Tartışmanın ekseni kayıyor
Paksüt'ün, yapılan açıklamanın hiç kimseye danışılmadan yapıldığı yönündeki eleştirilerini "6 kişinin ne demek istediği kamuoyu ile paylaşılmak istenmiştir" sözleriyle yanıtlayan Kılıç, tartışmanın eksenini, kendisinin Başbakan'ın ardından yaptığı açıklamadan Anayasa Mahkemesi'nin kararına kaydırmaya çalıştığı dikkat çekti. Önceki gün Başbakan'ın ardından, yeni bir karar alınmamasına karşın yeni bir karar varmış gibi açıklama yapan Haşim Kılıç'ın dün yaptığı açıklamalarla durumu toparlamaya çalıştığı görüldü.
Sekiz üyeden karşı açıklama
Dün, Anayasa Mahkemesi'nin 8 üyesi, "Anayasa Mahkemesi başkanlığı tarafından, 'kapatılan belediyelerin dava açma süresine ilişkin' dün yapılan açıklamanın, Anayasa Mahkemesi'nin görüşünü yansıtmadığını" açıkladı.

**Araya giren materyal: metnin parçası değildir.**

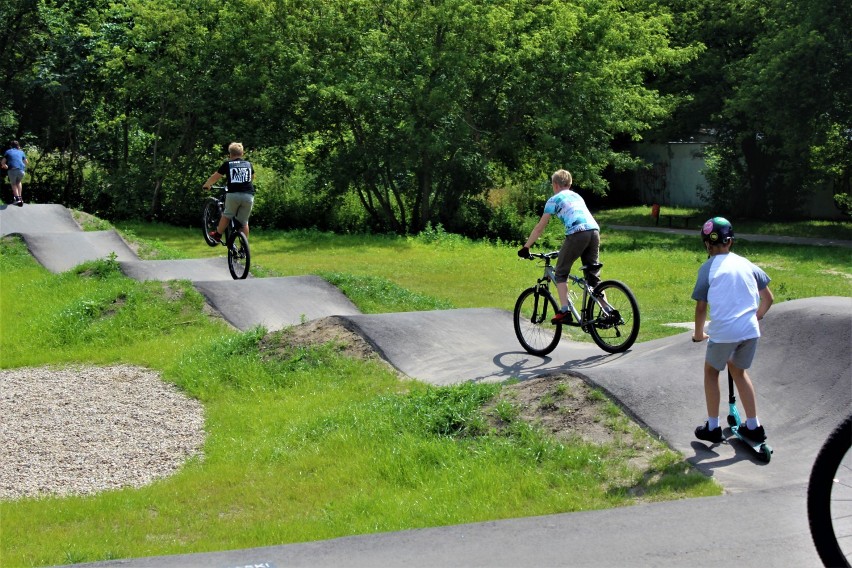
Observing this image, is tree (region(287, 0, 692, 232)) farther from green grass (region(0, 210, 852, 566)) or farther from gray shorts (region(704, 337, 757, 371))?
gray shorts (region(704, 337, 757, 371))

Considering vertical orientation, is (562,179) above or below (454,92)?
below

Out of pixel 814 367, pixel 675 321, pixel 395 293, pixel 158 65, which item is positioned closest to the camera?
pixel 814 367

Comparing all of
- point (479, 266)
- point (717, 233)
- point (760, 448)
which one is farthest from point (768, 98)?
point (760, 448)

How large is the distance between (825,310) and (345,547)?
15.6 ft

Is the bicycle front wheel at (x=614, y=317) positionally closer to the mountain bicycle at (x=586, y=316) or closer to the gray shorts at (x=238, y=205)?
the mountain bicycle at (x=586, y=316)

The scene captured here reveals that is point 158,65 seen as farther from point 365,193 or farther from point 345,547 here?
point 345,547

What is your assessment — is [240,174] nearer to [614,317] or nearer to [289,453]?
[614,317]

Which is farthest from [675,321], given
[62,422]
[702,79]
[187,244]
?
[702,79]

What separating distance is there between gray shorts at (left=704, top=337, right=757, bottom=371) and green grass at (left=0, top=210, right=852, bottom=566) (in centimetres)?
67

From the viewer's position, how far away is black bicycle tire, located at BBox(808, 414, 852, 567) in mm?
4348

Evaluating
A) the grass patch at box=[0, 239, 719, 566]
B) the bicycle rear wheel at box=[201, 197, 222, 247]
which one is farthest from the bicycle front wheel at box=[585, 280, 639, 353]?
the bicycle rear wheel at box=[201, 197, 222, 247]

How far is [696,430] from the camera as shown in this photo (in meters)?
7.04

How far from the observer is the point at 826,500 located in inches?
172

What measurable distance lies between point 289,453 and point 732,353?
3.14m
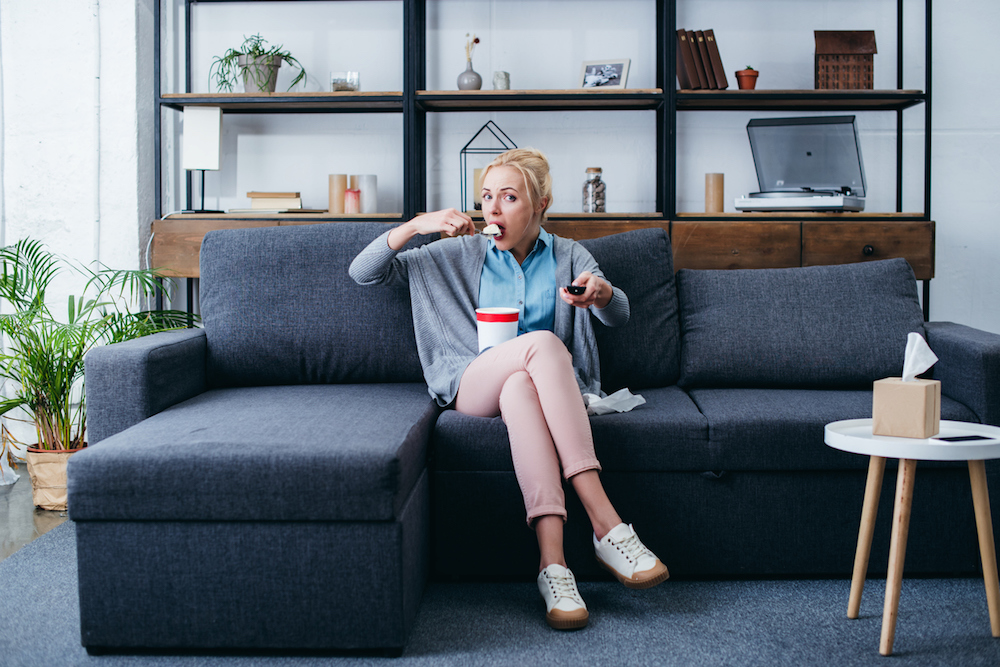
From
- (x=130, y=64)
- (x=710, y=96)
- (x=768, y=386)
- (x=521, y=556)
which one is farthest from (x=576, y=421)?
(x=130, y=64)

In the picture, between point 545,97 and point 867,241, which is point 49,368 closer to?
point 545,97

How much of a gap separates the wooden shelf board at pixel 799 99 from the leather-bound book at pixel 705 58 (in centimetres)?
4

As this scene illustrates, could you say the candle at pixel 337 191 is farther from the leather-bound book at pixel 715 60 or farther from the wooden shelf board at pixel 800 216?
the leather-bound book at pixel 715 60

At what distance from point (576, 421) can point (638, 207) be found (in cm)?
160

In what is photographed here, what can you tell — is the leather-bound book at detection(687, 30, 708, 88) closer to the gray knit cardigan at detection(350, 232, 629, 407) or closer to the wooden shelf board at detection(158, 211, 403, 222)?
the gray knit cardigan at detection(350, 232, 629, 407)

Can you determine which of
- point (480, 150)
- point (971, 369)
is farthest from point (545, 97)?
point (971, 369)

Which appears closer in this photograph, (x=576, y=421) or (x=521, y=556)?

Anayasa Mahkemesi Başkanvekili Osman Paksüt, üyeler Fulya Kantarcıoğlu, Mehmet Erten, Cafet Şat, A. Necmi Özler, Fettah Oto, Şevket Apalak ve Zehra Ayla Perktaş'ın imzaları bulunan açıklamada, şunlar kaydedildi:
"Anayasa Mahkemesi Başkanlığı tarafından 24 Aralık 2008 günü yapılan açıklama, Anayasa Mahkemesinin görüşünü yansıtmamaktadır. Anayasa'nın 149. maddesine göre, Anayasa Mahkemesi, Başkan ve on üye ile toplanır, salt çoğunluk ile karar verir. Bu bağlamda, belirtilen usule uyularak yapılmayan açıklamalar Mahkeme görüşü olarak kabul edilemez."
Zaman'ın hinliği
Anayasa Mahkemesi üyelerinin açıklamasını "8 üyeden tuhaf açıklama ve ardında yatan ilginç gerçek" başlığıyla veren Zaman gazetesi, bu haberin ayrıntılarıyla oynayarak tartışmayı çarpıtmaya çalıştı. Anayasa Mahkemesi üyelerinin, Haşim Kılıç'ın 24 Aralık'ta yaptığı açıklama için "24 Aralık 2008 gününde yapılan açıklama, Anayasa Mahkemesi'nin görüşünü yansıtmamaktadır" sözlerine rağmen tartışmayı, 24 Aralık'taki açıklama değil de Mahkeme'de alınan karara ilişkin bir tartışmaymış gibi veren Zaman, Haşim Kılıç'ı destekleyenlerin dava görüşülürken çoğunlukta olduğunu kanıtlamaya çalıştı. Böyle bir yetkisi olmamasına karşın "Mahkeme'nin daha önce aldığı karardan fazlasını dile getiren Kılıç'ın açıklamalarına yönelik eleştirileri" "Mahkeme'nin aldığı kararlara yönelik eleştiriler" gibi gösteren Zaman gazetesi, yeni bir "gazetecilik başarısı"na imza atmış oldu.
"Zaten muhalifler"
Anayasa Mahkemesi üyelerinin yazılı açıklamasından sonra bir açıklama yapan Kılıç, kararın, 6 üyenin oyu ile alındığını belirtti ve "Bunun dışında kalan 5 arkadaşım zaten karara muhalifti. Yazılı açıklamada yapılan bu 6 arkadaşımızın gerekçeli kararda ne söyledikleri, ne yazdıkları ve gerekçenin ne olduğunu bir kez daha tekrarından başka bir şey değildir. Bu açıklama ihtiyacı, bazı yargı kuruluşlarının almış olduğu kararlar üzerine doğan zaruret üzerine yapılmıştır. Bizim kararlarımızın sonuçsuz kalmaması, etkisiz kalmaması, başkalaşmasına izin vermeme bu kurumu temsil eden Başkanın en başta görevidir" dedi.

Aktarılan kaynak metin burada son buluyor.